[[ Document segment open ]]
Haoqian Chen

PhD Candidate Biomedical Engineering

Nov 29 2014 | By Amy Biemiller


Haoqian Chen uses the circular silicon wafer, with micro-scale patterns, to control the spatial cues that T-cells experience. By understanding how Lck activity—and by extension, cellular activation—changes under different spatial conditions, she hopes to immunoengineer T-cells for specific applications.

Haoqian Chen MS’12 is on a mission to serve others. From volunteering to combat homelessness and AIDS in New York City, to getting hands-on in rural Nigeria to help set up a community-based ceramic water filter business, this PhD candidate is driven to participate in the community and give back. That personal engagement doesn’t just fulfill the very large heart of a young researcher. It also serves to inspire her work in immuno-engineering.

“In giving back to my community I get inspired by my colleagues and collaborators, doctors and social entrepreneurs who live to serve the most disadvantaged,” she states. “Their selfless dedication gives me the encouragement to push further in research.”

That inspiration is helping to drive Chen’s work in improving cellular therapy for cancer treatment. Chen is focusing her research on applying a patient’s own immune cells, also called leukocytes, to fight cancer, which could reduce the need for traditional chemotherapy and radiotherapy treatments that can kill cancer cells but also harm healthy cells.
[[ Document segment closed ]]
Required tasks:
**A)** Reproduce the stretch of the Haoqian Chen profile from "Nov 29 2014" through "for specific applications.".
**B)** Write the next part of the Haoqian Chen profile, picking up after its final sentence.
[[ Given information open ]]
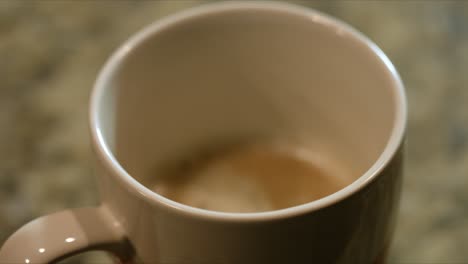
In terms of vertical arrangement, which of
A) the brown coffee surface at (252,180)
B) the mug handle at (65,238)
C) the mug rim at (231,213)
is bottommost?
the brown coffee surface at (252,180)

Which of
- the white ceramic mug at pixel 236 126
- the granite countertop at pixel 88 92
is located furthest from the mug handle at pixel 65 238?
the granite countertop at pixel 88 92

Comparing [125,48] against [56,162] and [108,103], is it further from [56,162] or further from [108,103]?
[56,162]

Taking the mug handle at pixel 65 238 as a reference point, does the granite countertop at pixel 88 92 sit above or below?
below

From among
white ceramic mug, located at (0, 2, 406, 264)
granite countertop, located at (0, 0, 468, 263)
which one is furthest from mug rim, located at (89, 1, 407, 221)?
granite countertop, located at (0, 0, 468, 263)

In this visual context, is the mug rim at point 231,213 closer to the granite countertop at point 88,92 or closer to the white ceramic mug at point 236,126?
the white ceramic mug at point 236,126

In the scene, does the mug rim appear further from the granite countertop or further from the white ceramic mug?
the granite countertop

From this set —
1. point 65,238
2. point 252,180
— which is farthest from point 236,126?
point 65,238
[[ Given information closed ]]
Results:
**A)**
Nov 29 2014 | By Amy Biemiller


Haoqian Chen uses the circular silicon wafer, with micro-scale patterns, to control the spatial cues that T-cells experience. By understanding how Lck activity—and by extension, cellular activation—changes under different spatial conditions, she hopes to immunoengineer T-cells for specific applications.

**B)**
“Almost everyone knows someone affected by cancer,” she says. “I’m drawn to cellular immunotherapy because it harnesses the patient’s immune system to target the cancerous cells directly. It’s an exciting and burgeoning area of study and represents an area with much potential to help society.”

Chen is diving deep into this innovative science, studying the process in which the body’s healthy leukocytes, specifically T lymphocytes or T cells, are triggered. T cells are the natural defense to infections, and Chen hopes to gain fuller understanding of how the body kick-starts their development. By doing so, she expects to learn how to make these cells even more effective in fighting cancer.

“I am studying how the Lck protein (lymphocyte-specific protein tyrosine kinase), which is involved in the signaling process of certain T cells, activates a cascade of biochemical signals that initiates T-cell activation and multiplication,” she explains. “I am focusing on how external cues change the dynamics of Lck activity.”

Her current goal is to develop a biosensor, a novel synthetic molecule that reports the activity of Lck in real time.

“By deepening our understanding of how Lck—and to an extent, cellular activation—responds to external cues, we hope to immuno-engineer and manipulate T cells for greater clinical efficacy,” she says.

Chen’s work in this innovative field caught the attention of the National Science Foundation (NSF), which awarded her its Integrative Graduate Education and Research Traineeship as well as its Graduate Research Fellowship.

“I feel really honored to receive this support from the NSF and am thankful to my advisers and mentors who cultivated my interest in research,” she adds.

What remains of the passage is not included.